The report that came out today shows yet again what a parlous state our Murray-Darling river system is in. And what is the government doing about it? Yes, it is buying some water and it is investing in fixing up infrastructure, but on a very ad hoc basis. It is like fiddling while Rome burns-‘We’ll set a new cap; we’ll put in place an authority, at some stage once we get the legislation back in, that will develop a plan for two years.’ But guess what? That plan does not come into effect until 2019. And the reason for that is that the federal government refuses to require New South Wales and Victoria to bring their water sharing plans into line with the basin, into line with the sustainable cap.

That means we will have a lovely plan, we will have planned very well, while the river is dying-because, unless we can curb water use and put into place sustainable water use in the extremely near future, we are going to be watching the river die. We will have a great plan but we will have no water to put back into the river because we are not requiring the states to implement any changes to their plans until 2019. That means no action until 2019, aside from what the government might be able to buy back from willing sellers. It does not do anything about addressing, with a systematic and strategic approach, long-term land use in the Murray-Darling Basin. It does not address what we think is going to be sustainable, not only in trying to address a severely degraded system but also in the face of climate change.

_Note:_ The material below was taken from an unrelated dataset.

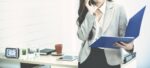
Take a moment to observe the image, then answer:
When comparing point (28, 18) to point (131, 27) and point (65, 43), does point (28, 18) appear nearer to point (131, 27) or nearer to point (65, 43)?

The CSIRO reports that are gradually being released as the work is done in each catchment-excellent work, I should say-are showing, as Senator Wong correctly pointed out, that the catchments are facing very severe consequences from the impact of climate change. We have over-allocated all the systems in the Murray-Darling system and we need to be addressing that now, not leaving it for some time off in the future.


Some of the ways that we can start addressing the issues around the Coorong now are to start looking at releasing water from the Meningie Lakes, to start looking at accessing some of the water that is currently held in storage in northern New South Wales and to start talking to farmers about loaning water-which, I would suggest, could be repaid with some benefits to the farmers into the future. But one of the issues that I understand is complicating matters there is the control of the New South Wales government over water in the Meningie Lakes. They control the water under 460 gigalitres, and the Commonwealth then gets to have a say in anything above, I think, 660 gigalitres. Guess what? If the level is kept below 660 gigalitres, where the Commonwealth get to have a say, it is all up to New South Wales.

So New South Wales can theoretically keep allocating water from that storage to maintain a level below the amount that the Commonwealth gets to have a say in. And guess what? There is no water to release to the Murray and into the Coorong lakes. If we cannot solve this issue in the Commonwealth’s brave new world of management of the Murray-Darling Basin, there is no hope. We are absolutely in a crisis situation in the Coorong, and yet the Commonwealth is still sitting on its hands and cannot, it appears, get that water from New South Wales and actually do something to save their own icon.”